---- Given passage
Re: [PD] pd, openCV, pointers and indirection.

2009-10-05 Thread Loic Kessous
thanks Mathieu, it is still not clear for me what make things faster  
in one case or another but it helps.

loic
PS: what do you call Martin's strings ?

On 3 oct. 09, at 23:22, Mathieu Bouchard wrote:


On Sat, 3 Oct 2009, Loic Kessous wrote:

I understand your point of view, but I am more interested buy the  
approach than the implementation itself. I mean passing a pointer  
and not the image itself.


Passing the image itself is largely a myth anyway.

At a first level, Pd doesn't always pass $1, $2, $3, etc., as  
separate arguments in C: it often passes the pointer to the list  
(under the name argv). This is what always happens for running  
list-methods and anything-methods, as well as when sending list- 
messages and anything-messages (pd automatically converts argv to  
non-argv and non-argv to argv whenever needed).


At a second level, not much large data is passed as pd arglists:  
some notable exceptions can happen in [pix_data], [pix_set],  
[#to_list], [#import], [pix_convolve]'s config, Martin's strings,  
etc.; plugins such as Gem and GridFlow use a second level of  
pointers to avoid Pd's argv. This is mostly for this reason: because  
Pd's argv is limited to being a t_atom array, which is usually too  
big and inefficient for tightly-formatted data, spending 8 or 16  
bytes on storing a 4-byte float when you just want to store a single- 
byte int, for example.


But then, with either level, the way of specifying the pointer to  
the list allows basically anything to happen, as the pointer doesn't  
have to be stack allocated. With argv, methods aren't allowed to  
rely on a past argv after the return is done, but still, the sender  
of the message can decide the argv to be anything, not necessarily  
on the stack; this can happen to be fairly permanent data.


Beyond that, there is a distinction between systems that let the  
user deal with the pointerness aspect, and those that try to hide  
it (to make it more automatic and easier to think about, they  
pretend to pass the image but doesn't really). Outside of Pd, both  
strategies are widely used. Perl and Tcl are very good examples of  
strings that never look like they use pointers but always do. In  
Pd, ... only GridFlow uses something that looks like pass the  
image semantics but has a few gotchas, and it's also the only one  
that can pass an image without allocating a buffer of the same size  
as the image. In the end, all the video frameworks make the user  
mess with pointers in some way:


 * Gem's [pix_separator]
 * PDP's [pdp_trigger]
 * GridFlow's [#t]
 * MaPoD even required the user to free() image buffers using a  
special

   object-class.
 * FrameStein: i don't know (sorry).


That's why it's compiled as a dll library I suppose


I don't see any link between any of the above notions, and the kind  
of linkage (dll, etc) it uses.


and I wonder how using another solution as shared memory for  
example could be done in the same goal... loic


No idea what you are referring to. I know what shared memory is, I  
know what indirection is, but I don't know what is the problem that  
the solution solves, you didn't say that. (And if anything, shared  
memory introduces new portability concerns.)


_ _ __ ___ _  _ _ ...
--------
---- Raw data
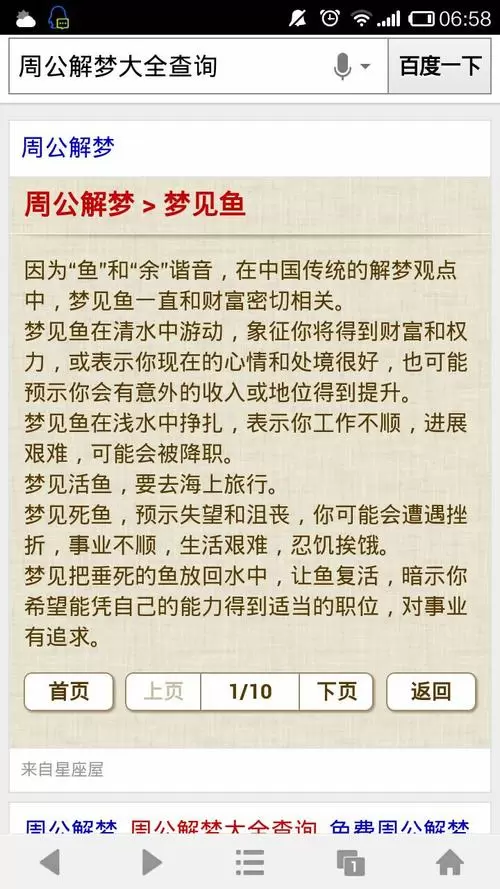 十大最吉利的梦,旧版2345解梦大全查询插图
--------
— Study questions —
1 - Answer these from the Pd thread:
(a) Which two languages does it give as examples of strings that never look like they use pointers but always do?
(b) How many bytes does it say Pd's argv spends on storing a 4-byte float?
(c) Which object does it list for PDP?
2 - Copy word for word the stretch of the Pd thread from "At a first level, Pd" through "argv whenever needed).".
Answer from the thread alone, not from the listing.

— Solutions to the problems —
1 -
(a) Perl and Tcl
(b) 8 or 16 bytes
(c) [pdp_trigger]

2 -
At a first level, Pd doesn't always pass $1, $2, $3, etc., as  
separate arguments in C: it often passes the pointer to the list  
(under the name argv). This is what always happens for running  
list-methods and anything-methods, as well as when sending list- 
messages and anything-messages (pd automatically converts argv to  
non-argv and non-argv to argv whenever needed).